Note: gopkg.in/yaml.v3 still appears as // indirect in go.mod because golangci-lint (a build-time developer tool) transitively requires it. It is not in the production binary's call graph.

Verification

Check Result
go build ./cmd/permify ok
go vet ./... ok
go test ./pkg/development/... ok
govulncheck ./cmd/permify (source mode) No vulnerabilities found
govulncheck -mode=binary against the resulting binary No vulnerabilities found

Before this change, govulncheck reported 13 SSH-subpackage vulnerabilities present in the binary (none reachable from main per source-mode analysis, but still flagged by container scanners).
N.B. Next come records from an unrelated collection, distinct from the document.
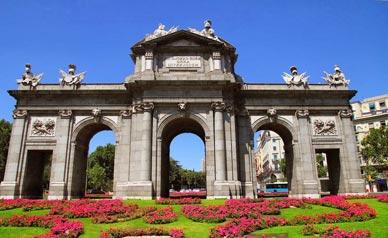 Puerta de Alcalá el monumento más representativos de Madrid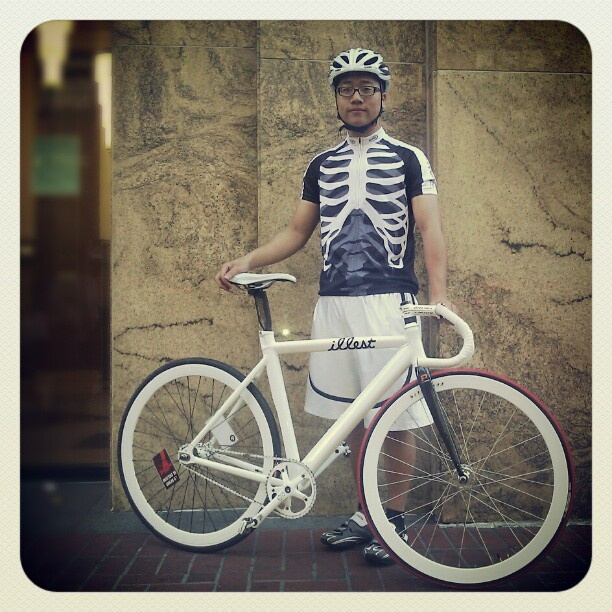 bike skeleton, halloween bike, halloween costume ideas, bike friendly halloween costume, halloween costume bike, happy halloween by bike, happy halloween, bike pretty, bikepretty, pretty bike, cycle style, fashion bike, bike fashion, bike chic, bike style, cycle chic, outfit ideas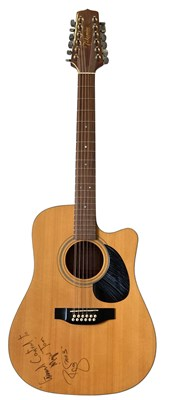 Lot 413 - DAVID BOWIE OWNED AND USED SIGNED TAKAMINE ACOUSTIC ELECTRIC GUITAR.
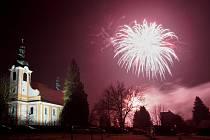 Novoroční ohňostroj ve Skalici.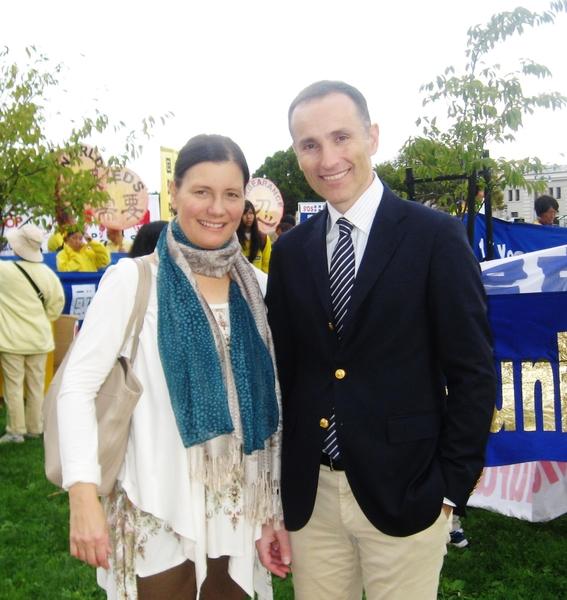 瑞典國王創業獎獲得者瓦西柳斯‧祖樸尼第斯先生與夫人。(明慧網)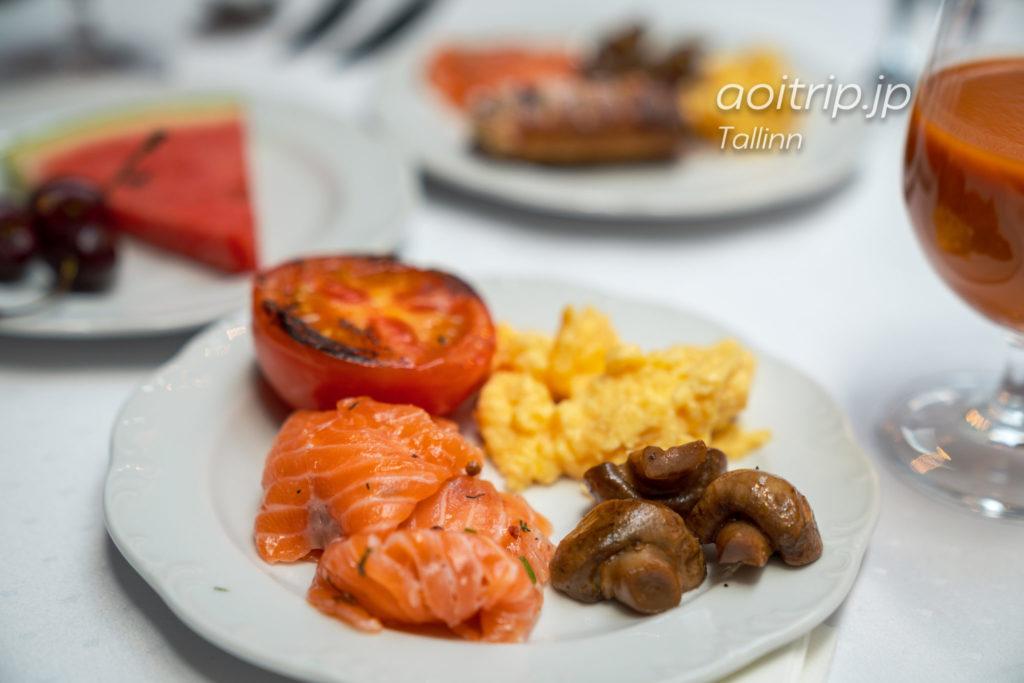 エストニア タリンのホテルテレグラーフ内のレストラン チャイコフスキー 朝食ビュッフェ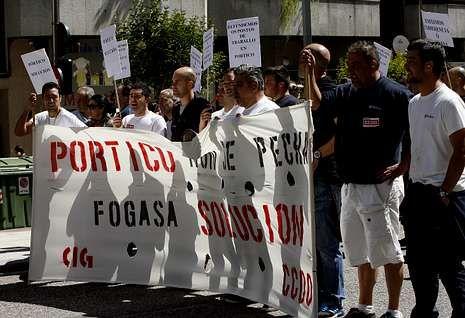 La plantilla de Pórtico se manifestó ayer ante las dependencias del Fogasa en Vigo.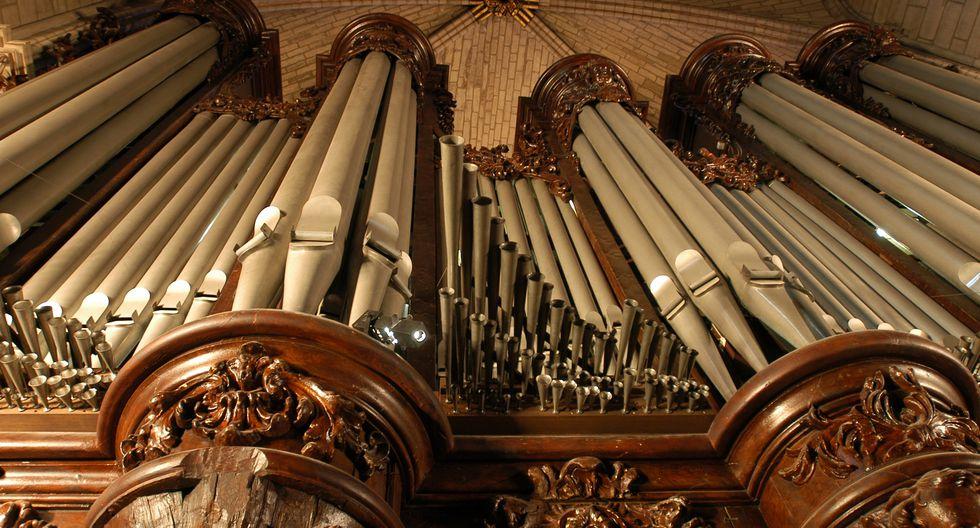 El órgano de Notre Dame no ha sufrido mayores daños. Foto de 2004, archivo de AFP.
After this change, both modes return clean.

Compatibility

  • go.yaml.in/yaml/v3 v3.0.x has the same public API as gopkg.in/yaml.v3 v3.0.x β€” the migration is a straight import-path rename, no code adjustments needed.
  • golang.org/x/crypto v0.53.0 is API-compatible with v0.51.0.

Summary by CodeRabbit

  • Chores
    • Updated Go module dependencies including security, cryptography, and system-level libraries to their latest versions.
    • Migrated YAML library implementation for improved compatibility and long-term maintenance.

… fork

Resolves SSH-subpackage CVEs in golang.org/x/crypto and removes the runtime
dependency on the archived gopkg.in/yaml.v3 module.

Changes:
- golang.org/x/crypto v0.51.0 -> v0.53.0 (indirect, fixes GO-2026-5005,
  5006, 5013, 5014, 5015, 5016, 5017, 5018, 5019, 5020, 5021, 5023, 5033)
- gopkg.in/yaml.v3 v3.0.1 -> go.yaml.in/yaml/v3 v3.0.4: migrate the two
  runtime imports in pkg/development/file/decoder.go and
  pkg/development/development.go to the maintained successor module.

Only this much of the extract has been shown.